Brescia, 28 ottobre 2024 – Dopo la peste suina africana e la blue tongue, che dovrebbe essere in fase di calo nella stagione fredda, c’è una terza epizoozia che si abbatte sul settore sul settore zootecnico. Il ritorno dell’aviaria in Lombardia è stato certificato dall’istituto zooprofilattico, che ha confermato ufficialmente il primo caso di influenza aviaria lombardo nel Bresciano. L’aggiornamento periodico fatto dall’Istituto zooprofilattico delle Venezie evidenzia la presenza di otto focolai in Italia (al 18 ottobre) di cui la metà in Lombardia, due a Brescia e due Cremona. In base a quanto comunicato dall’UO Veterinaria della Direzione generale Welfare di Regione Lombardia, si tratta di allevamenti di tacchini per un totale di oltre 120mila animali. Già iniziate e quasi concluse le operazioni di abbattimento.
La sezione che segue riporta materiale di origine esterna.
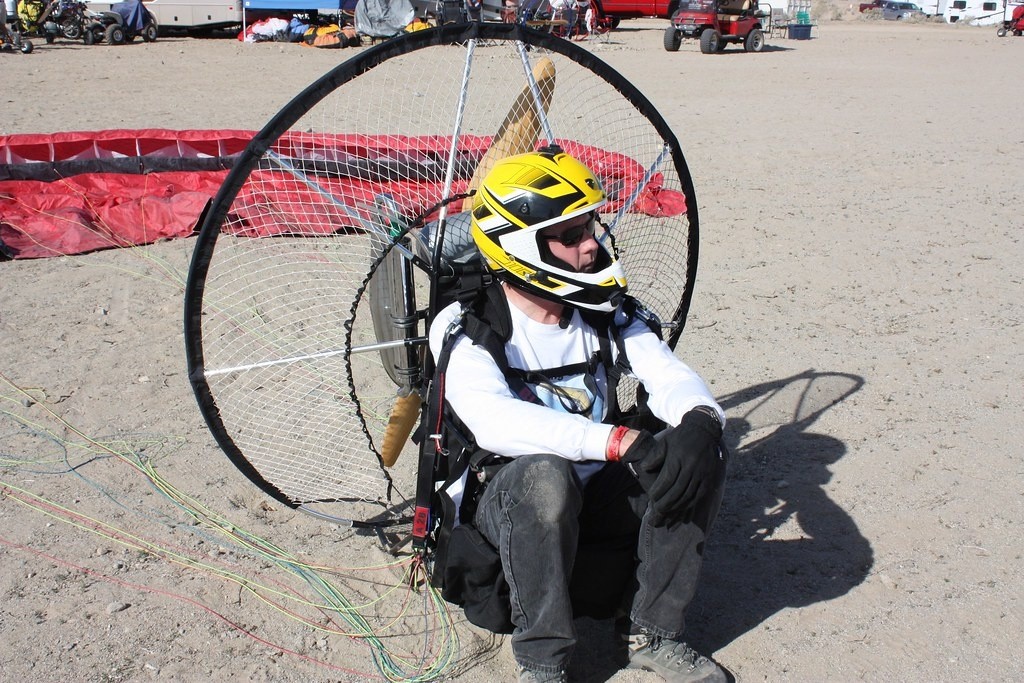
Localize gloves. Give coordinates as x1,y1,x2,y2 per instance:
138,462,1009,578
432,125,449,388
642,409,729,533
619,427,665,496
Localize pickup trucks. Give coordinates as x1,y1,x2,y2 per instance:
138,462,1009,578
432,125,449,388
859,0,926,23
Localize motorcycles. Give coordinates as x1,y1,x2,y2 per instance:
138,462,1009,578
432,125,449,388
664,0,772,54
44,1,157,46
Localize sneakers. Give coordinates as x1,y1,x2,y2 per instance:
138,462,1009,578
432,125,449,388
610,615,729,683
514,660,568,683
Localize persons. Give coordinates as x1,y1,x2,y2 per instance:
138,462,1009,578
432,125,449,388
466,0,481,22
425,145,731,683
0,0,7,26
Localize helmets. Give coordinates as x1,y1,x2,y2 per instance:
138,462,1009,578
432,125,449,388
469,143,629,312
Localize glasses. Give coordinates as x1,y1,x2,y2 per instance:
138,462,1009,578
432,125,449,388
543,209,596,246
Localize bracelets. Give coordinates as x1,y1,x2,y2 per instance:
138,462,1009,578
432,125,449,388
607,425,630,461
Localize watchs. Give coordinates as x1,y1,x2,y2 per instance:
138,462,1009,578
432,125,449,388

“Attorno a ciascun focolaio sono state istituite dalle Ats delle zone di restrizione (zona protezione entro 3 chilometri e sorveglianza nell’arco di 10 chilometri) dove tutte le movimentazioni di volatili e prodotti (come le uova) sono vincolate a specifiche autorizzazioni rilasciate da Regione nel rispetto di protocolli sanitari condivisi con Ministero della Sanità e altre Regioni”. Non ci sono altri casi sospetti, almeno fino ad oggi. “La situazione epidemiologica è tale da determinare un altissimo livello di attenzione ma al contempo non risulta particolarmente preoccupante. I servizi veterinari delle Ats, coordinati da UO Veterinaria, con il supporto tecnico scientifico di Izsler stanno monitorando costantemente lo stato sanitario degli allevamenti avicoli, anche grazie alla fattiva collaborazione e sensibilità degli allevatori e loro associazioni”.
Va ricordato che l’influenza aviaria non si trasmette all’uomo attraverso il consumo di uova e carne né esistono rischi per chi vive in prossimità degli allevamenti; l’uomo può invece infettarsi a seguito di contatti diretti con animali malati (vivi o morti). In generale, i virus aviari si trasmettono raramente all’uomo, ma è necessario limitarne tempestivamente la diffusione con interventi di bonifica sugli allevamenti e protezione dei lavoratori esposti per evitare che nel futuro il virus possa mutare diventando un problema anche per l’uomo.
Resta il danno per il settore, soprattutto per gli allevatori costretti ad abbattere gli animali. Nel Bresciano, secondo quanto comunicato da Confagricoltura Brescia, con le due positività sono stati abbattuti rispettivamente 32mila (il 13 ottobre) e 24mila casi (il 22 ottobre), entrambi in due allevamenti di Isorella. Fonte di contagio per il pollame sono soprattutto le anatre selvatiche: 3 i casi di positività riscontrati a Seniga, Azzano Mella e Rovato, sempre in provincia di Brescia. “Il settore - afferma il responsabile delle sezioni economiche di Confagricoltura Brescia Giovanni Bertozzi - è in forte preoccupazione, perché dopo oltre due anni si iniziava a intravedere la ripresa, in realtà mai partita del tutto, a causa dell’aumento dei costi energetici e delle materie prime. Quello avicolo è un settore in sofferenza da tempo e questi nuovi casi arrivano in un momento in cui stanno uscendo gli indennizzi del precedente periodo 2021-2022. Da ultimo, chiediamo di nuovo grande attenzione sui vaccini: nonostante gli studi, le sperimentazioni e il passare degli anni, non c’è ancora una cura definitiva, per questo sollecitiamo la prosecuzione e gli investimenti in ricerca e innovazione”.